▶ **Exercise inputs**

━━━━━━━━

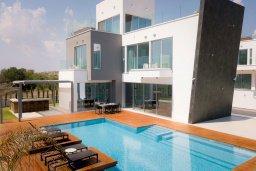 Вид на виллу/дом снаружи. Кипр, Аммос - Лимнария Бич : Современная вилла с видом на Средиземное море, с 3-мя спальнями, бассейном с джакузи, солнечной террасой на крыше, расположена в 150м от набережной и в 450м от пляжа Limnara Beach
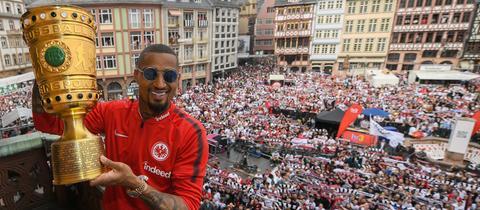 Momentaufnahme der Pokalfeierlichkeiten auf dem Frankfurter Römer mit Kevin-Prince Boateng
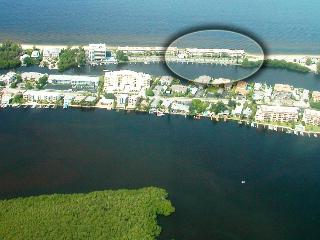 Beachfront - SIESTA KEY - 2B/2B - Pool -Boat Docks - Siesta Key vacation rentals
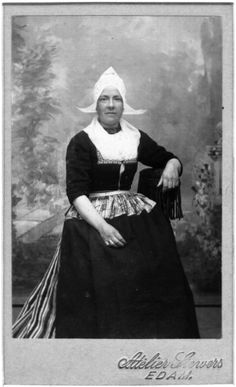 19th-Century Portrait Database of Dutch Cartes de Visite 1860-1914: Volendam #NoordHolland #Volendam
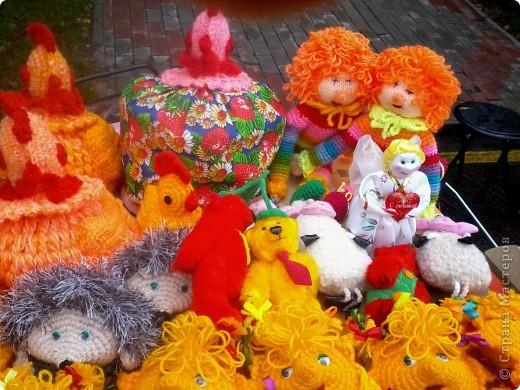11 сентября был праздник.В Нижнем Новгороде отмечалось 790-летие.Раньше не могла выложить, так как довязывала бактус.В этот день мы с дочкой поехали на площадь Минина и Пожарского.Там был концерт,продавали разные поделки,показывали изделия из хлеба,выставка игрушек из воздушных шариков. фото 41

━━━━━━━━

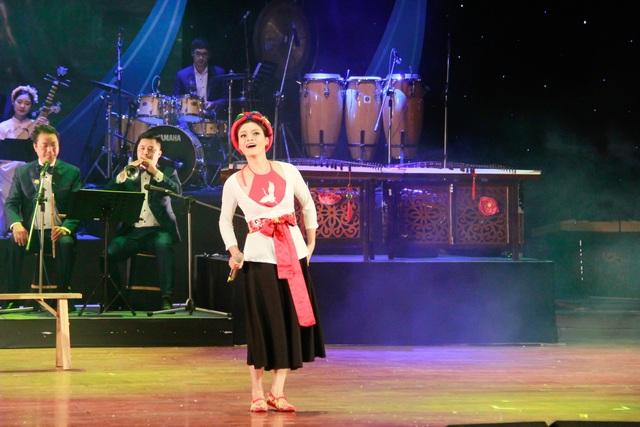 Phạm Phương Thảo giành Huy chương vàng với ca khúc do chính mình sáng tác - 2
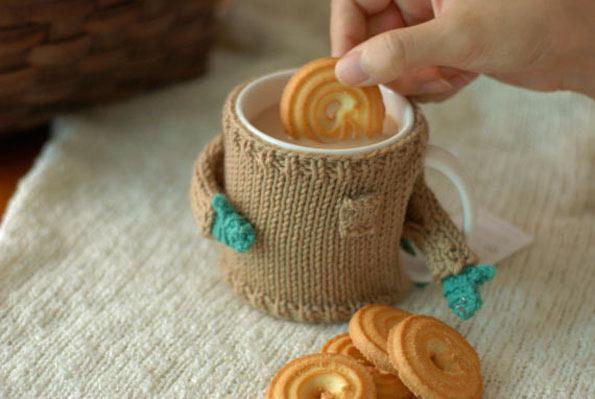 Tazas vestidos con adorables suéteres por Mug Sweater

━━━━━━━━

▶ **Your objective**
Everything between and including the line above containing "Вид на виллу/дом" and the line containing "Momentaufnahme der Pokalfeierlichkeiten" should be reproduced exactly, with pictures excluded.

▶ **Written answer**
 Вид на виллу/дом снаружи. Кипр, Аммос - Лимнария Бич : Современная вилла с видом на Средиземное море, с 3-мя спальнями, бассейном с джакузи, солнечной террасой на крыше, расположена в 150м от набережной и в 450м от пляжа Limnara Beach
 Momentaufnahme der Pokalfeierlichkeiten auf dem Frankfurter Römer mit Kevin-Prince Boateng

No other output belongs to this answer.